Segment Open

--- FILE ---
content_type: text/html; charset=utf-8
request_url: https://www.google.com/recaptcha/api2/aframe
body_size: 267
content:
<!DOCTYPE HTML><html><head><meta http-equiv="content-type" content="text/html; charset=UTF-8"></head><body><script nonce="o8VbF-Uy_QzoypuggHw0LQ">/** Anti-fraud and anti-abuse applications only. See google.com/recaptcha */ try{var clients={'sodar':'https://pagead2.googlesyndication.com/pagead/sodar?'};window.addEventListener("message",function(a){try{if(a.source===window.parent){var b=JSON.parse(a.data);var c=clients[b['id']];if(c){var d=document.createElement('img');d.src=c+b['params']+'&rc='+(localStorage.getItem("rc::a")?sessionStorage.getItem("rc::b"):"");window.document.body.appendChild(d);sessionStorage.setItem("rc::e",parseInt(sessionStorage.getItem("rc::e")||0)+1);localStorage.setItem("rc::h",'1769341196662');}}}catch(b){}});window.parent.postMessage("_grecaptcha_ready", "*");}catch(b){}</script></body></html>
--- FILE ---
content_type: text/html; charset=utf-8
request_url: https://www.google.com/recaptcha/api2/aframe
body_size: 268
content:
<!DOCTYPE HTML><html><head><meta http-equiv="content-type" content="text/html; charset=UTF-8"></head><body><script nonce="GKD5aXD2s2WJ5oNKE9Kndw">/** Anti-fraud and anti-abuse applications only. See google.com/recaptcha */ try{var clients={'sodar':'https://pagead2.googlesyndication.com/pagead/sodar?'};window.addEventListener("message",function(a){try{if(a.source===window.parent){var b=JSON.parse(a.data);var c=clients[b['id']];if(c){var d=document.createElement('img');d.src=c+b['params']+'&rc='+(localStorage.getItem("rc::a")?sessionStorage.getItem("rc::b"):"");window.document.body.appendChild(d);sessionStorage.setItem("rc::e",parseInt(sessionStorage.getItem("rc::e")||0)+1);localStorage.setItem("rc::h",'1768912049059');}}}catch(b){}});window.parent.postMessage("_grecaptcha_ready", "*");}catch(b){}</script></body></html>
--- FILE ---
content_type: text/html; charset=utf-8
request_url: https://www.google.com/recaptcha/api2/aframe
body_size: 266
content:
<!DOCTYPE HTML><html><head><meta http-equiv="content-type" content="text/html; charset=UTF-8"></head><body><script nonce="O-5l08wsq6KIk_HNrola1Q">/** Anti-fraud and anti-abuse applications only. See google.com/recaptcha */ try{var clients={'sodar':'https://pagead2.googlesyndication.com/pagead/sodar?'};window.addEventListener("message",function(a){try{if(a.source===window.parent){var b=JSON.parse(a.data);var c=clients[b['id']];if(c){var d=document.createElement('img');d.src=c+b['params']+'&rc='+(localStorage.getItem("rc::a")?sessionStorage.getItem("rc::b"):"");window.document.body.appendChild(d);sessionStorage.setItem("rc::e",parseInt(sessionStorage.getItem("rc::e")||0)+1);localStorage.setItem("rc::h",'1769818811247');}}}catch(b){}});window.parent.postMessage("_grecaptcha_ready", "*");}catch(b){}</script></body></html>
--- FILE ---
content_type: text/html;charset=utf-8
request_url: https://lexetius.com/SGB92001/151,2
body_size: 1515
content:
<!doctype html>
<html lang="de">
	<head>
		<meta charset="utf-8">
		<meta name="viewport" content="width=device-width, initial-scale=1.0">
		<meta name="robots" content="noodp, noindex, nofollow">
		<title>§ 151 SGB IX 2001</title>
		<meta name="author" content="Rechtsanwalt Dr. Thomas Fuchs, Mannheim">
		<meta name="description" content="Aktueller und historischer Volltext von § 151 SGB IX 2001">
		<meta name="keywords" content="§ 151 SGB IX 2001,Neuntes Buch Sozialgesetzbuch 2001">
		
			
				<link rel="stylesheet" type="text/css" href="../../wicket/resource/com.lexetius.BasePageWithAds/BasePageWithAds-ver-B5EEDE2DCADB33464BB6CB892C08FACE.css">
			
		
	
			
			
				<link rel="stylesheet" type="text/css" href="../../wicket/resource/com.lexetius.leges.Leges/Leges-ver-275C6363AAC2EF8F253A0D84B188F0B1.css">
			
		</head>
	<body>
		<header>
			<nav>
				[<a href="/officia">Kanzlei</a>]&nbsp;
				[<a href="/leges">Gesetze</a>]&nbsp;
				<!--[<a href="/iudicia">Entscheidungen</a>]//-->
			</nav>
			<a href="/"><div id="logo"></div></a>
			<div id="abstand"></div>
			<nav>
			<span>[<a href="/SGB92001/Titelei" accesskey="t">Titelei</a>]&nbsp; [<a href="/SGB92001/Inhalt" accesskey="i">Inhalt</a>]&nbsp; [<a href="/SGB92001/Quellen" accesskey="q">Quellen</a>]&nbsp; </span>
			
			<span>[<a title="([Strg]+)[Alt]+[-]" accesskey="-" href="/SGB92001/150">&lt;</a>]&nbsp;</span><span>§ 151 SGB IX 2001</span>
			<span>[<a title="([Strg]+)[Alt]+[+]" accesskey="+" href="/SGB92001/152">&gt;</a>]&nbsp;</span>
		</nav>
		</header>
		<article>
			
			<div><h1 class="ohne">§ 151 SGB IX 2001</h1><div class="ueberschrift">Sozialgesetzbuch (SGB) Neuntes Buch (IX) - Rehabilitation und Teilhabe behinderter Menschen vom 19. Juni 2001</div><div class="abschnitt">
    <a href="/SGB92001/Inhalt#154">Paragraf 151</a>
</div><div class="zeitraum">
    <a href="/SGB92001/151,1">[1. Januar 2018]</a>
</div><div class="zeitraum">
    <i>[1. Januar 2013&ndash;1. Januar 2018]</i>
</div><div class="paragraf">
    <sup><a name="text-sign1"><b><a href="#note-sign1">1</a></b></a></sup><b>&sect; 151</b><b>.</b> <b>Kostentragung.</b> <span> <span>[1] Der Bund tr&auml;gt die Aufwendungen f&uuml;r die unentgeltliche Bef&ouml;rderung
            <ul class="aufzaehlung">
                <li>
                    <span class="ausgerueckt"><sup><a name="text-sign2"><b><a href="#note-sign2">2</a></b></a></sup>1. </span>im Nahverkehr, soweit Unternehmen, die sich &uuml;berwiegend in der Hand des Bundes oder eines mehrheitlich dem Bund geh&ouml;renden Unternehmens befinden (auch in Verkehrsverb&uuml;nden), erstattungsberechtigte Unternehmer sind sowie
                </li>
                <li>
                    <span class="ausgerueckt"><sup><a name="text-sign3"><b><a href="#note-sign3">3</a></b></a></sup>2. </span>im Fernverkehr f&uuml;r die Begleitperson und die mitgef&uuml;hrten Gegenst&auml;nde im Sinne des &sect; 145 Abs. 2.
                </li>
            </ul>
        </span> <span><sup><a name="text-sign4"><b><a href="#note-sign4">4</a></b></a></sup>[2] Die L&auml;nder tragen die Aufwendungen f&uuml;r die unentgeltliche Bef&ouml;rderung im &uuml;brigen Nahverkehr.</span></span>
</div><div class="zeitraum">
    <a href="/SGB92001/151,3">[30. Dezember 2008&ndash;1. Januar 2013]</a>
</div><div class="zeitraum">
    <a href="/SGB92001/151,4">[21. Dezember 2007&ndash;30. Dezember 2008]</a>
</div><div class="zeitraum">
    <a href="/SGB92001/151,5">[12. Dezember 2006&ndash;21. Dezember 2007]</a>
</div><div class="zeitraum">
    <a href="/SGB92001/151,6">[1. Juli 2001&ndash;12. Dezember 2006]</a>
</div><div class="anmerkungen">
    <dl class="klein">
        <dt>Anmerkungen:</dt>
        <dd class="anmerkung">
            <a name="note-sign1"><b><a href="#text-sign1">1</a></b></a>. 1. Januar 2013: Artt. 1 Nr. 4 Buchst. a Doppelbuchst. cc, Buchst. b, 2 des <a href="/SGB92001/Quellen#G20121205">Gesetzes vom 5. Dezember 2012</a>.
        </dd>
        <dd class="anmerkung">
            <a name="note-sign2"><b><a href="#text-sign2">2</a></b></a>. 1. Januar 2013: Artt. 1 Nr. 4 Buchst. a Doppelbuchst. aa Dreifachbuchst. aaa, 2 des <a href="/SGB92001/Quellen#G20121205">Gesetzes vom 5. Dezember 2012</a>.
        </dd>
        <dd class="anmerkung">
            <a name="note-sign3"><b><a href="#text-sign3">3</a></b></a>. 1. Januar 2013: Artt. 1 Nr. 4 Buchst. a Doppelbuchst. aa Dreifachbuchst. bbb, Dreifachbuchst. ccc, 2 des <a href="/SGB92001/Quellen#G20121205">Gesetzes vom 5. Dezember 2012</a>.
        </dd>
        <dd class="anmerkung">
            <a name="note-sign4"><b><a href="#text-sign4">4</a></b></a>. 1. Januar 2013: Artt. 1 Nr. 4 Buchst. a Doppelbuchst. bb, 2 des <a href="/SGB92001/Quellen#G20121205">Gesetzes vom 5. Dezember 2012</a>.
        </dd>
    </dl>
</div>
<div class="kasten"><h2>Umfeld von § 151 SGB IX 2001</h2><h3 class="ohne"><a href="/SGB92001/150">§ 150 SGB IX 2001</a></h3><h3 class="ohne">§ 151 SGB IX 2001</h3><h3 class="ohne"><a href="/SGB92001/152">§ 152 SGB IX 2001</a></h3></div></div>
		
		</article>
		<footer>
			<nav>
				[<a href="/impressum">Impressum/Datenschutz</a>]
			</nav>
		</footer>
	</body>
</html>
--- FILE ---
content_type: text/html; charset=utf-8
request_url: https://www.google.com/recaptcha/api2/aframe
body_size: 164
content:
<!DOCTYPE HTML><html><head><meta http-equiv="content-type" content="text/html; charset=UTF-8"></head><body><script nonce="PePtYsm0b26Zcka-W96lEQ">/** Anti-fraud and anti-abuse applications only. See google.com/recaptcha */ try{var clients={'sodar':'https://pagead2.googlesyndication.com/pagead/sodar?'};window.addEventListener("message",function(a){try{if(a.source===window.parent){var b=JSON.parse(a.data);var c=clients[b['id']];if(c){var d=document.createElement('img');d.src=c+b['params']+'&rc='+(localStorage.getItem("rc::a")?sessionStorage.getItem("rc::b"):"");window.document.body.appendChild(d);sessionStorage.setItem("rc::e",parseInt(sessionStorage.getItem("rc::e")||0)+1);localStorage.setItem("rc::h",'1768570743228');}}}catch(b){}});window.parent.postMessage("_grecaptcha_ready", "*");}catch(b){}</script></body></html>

Segment Closed

- **Work instruction**
Look through the entries for lines containing the word "Inhalt" and return each one.

- **Solution to the exercise**
			<span>[<a href="/SGB92001/Titelei" accesskey="t">Titelei</a>]&nbsp; [<a href="/SGB92001/Inhalt" accesskey="i">Inhalt</a>]&nbsp; [<a href="/SGB92001/Quellen" accesskey="q">Quellen</a>]&nbsp; </span>
    <a href="/SGB92001/Inhalt#154">Paragraf 151</a>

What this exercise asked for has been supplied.